MR. NOGUERAS: Yes. And also—but there was a question regarding whether the lU-year-old was pregnant or not. Apparently, the answer is “No,” she was not. I also wanted to ask the Court to consider—
*501THE COURT: And it appears to the Court this is a plus 16. The Government doesn’t disagree with that, do you? MS. LEO: No, Your Honor, it’s our position that this is a plus 16.
THE COURT: That this is sexual abuse of a minor.
MS. LEO: Yes, Your Honor.
ROA 115; Transcript 6 (emphasis added).
The statement at issue here is not a “judicial admission.” A judicial admission is “a formal concession in the pleadings or stipulations by a party or counsel that is binding on the party making [it],” because for a statement of counsel to qualify as a judicial admission “it must be made intentionally as a waiver, releasing the opponent from proof of fact.” Martinez v. Bally’s Louisiana, Inc., 244 F.3d 474, 476 (5th Cir.2001) (citation omitted). The statement does, however, qualify as an evidentiary admission. An evidentiary admission is a statement of assertion or concession made for some independent purpose. Id. at 476-77. Here, Chavez-Hernandez’s counsel conceded during the sentencing proceedings that the defendant’s victim was 14 years of age. While he contested the plus-16 sentence enhancement, he did not controvert the fact that the victim was under the age of 17, although he had the opportunity to do so.
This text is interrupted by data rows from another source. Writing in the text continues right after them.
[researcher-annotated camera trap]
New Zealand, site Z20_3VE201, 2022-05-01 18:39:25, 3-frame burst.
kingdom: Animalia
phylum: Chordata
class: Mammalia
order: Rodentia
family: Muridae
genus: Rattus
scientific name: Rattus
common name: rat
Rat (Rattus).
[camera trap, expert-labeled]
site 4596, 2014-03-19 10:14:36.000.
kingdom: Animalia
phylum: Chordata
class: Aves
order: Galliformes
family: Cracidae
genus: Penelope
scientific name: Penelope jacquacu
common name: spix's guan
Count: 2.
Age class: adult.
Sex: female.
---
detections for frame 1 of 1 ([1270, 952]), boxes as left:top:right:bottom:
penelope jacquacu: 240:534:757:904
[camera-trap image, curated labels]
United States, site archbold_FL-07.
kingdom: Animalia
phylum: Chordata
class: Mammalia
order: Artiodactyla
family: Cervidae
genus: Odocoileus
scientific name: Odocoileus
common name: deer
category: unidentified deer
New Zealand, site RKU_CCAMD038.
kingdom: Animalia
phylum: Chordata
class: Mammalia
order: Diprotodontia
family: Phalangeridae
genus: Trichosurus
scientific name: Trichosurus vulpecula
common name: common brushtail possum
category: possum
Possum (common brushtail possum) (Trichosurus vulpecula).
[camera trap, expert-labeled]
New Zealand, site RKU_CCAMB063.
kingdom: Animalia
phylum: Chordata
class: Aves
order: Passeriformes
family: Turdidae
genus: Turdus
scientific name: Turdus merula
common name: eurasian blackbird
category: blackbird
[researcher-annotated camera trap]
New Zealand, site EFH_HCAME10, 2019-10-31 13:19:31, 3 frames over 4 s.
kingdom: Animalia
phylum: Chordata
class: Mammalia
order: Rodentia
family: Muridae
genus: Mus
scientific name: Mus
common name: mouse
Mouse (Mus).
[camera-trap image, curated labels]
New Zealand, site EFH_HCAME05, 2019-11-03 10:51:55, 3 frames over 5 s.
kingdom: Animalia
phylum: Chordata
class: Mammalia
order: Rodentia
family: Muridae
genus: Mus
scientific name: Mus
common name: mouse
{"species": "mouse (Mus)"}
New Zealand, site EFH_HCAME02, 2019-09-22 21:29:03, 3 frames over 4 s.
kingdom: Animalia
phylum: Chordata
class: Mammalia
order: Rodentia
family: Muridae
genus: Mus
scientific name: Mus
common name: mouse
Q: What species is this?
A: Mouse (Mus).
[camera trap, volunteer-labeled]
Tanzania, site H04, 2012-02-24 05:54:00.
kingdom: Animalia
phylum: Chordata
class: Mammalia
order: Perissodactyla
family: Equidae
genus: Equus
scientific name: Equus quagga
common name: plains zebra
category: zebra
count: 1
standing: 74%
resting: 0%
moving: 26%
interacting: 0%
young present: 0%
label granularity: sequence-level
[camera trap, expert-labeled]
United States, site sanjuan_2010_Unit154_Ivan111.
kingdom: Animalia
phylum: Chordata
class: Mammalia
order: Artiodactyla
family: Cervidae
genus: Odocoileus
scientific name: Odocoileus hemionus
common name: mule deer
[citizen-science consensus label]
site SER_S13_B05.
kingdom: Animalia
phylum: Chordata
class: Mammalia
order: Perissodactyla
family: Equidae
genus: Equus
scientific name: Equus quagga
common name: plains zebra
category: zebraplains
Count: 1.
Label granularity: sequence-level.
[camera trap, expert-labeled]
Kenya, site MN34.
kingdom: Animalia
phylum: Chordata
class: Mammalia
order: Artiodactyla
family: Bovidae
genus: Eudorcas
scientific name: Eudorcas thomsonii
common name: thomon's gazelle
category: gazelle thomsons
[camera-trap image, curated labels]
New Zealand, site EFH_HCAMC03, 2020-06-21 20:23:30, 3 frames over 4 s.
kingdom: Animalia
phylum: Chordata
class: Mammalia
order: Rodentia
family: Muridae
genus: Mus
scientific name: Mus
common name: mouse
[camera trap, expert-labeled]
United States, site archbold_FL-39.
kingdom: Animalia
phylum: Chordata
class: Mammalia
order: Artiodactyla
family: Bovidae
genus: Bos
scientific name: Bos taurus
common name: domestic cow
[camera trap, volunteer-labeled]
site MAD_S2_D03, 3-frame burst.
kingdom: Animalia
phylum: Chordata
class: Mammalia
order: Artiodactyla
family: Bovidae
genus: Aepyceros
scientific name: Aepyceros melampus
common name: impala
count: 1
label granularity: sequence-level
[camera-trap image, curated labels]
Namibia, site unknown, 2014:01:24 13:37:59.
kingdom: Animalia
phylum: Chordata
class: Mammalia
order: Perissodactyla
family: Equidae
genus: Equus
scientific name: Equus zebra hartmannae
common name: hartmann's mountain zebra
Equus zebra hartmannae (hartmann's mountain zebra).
The transcript suggests that the district judge relied in part on this and surrounding statements and took into account the young age of the victim when making his sentencing decision.
Second, even if this colloquy were somehow insufficient to fulfill the evidentiary function of supporting that the victim was well below the “age of consent,” the fact that the government has chosen to try to prove this fact on appeal reveals starkly the procedural unfairness of granting “plain error” relicf. Had defense counsel sufficiently argued the categorical inapplicability of the Florida statute to satisfy the crime of violence enhancement for sexual abuse of a minor, the government was entitled to supply proof, from the Florida conviction records or otherwise as allowed pursuant to Shepard, of the victim’s true age. (In Munoz-Ortenza, in contrast, “the record was silent on the age of the victim.” 563 F.3d at 116, n. 7.) As it stands, we need not become the factfinder, because counsel’s admission supports the conclusion that the sentencing error did not “seriously affect the fairness, integrity, or public reputation of judicial proceedings.” United States v. Olano, 507 U.S. 725, 113 S.Ct. 1770, 123 L.Ed.2d 508 (1993); United States v. Cotton, 535 U.S. 625, 122 S.Ct. 1781, 152 L.Ed.2d 860 (2002) (no reversible error on Apprendi violation).
We conclude for the above reasons that the sentence must be AFFIRMED.
. The Federal Public Defender moved for summary affirmance on the ground that the issue whether Chavez-Hernandez's conviction for sexual activity with a minor was a crime of violence for purposes of § 2L1.2(b)(l)(A)(ii) was foreclosed by United States v. Castro-Guevarra, 575 F.3d 550, 552-53. (5th Cir.2009). The court denied summary affirmance and directed briefing on the merits. United States v. Chavez, No. 10-40803, (Dec. 15, 2010).
. “Analysis of whether a prior conviction is an enumerated crime of violence requires ... a comparison to the actual statute of conviction.” Lopez-DeLeon at 474 (emphasis added).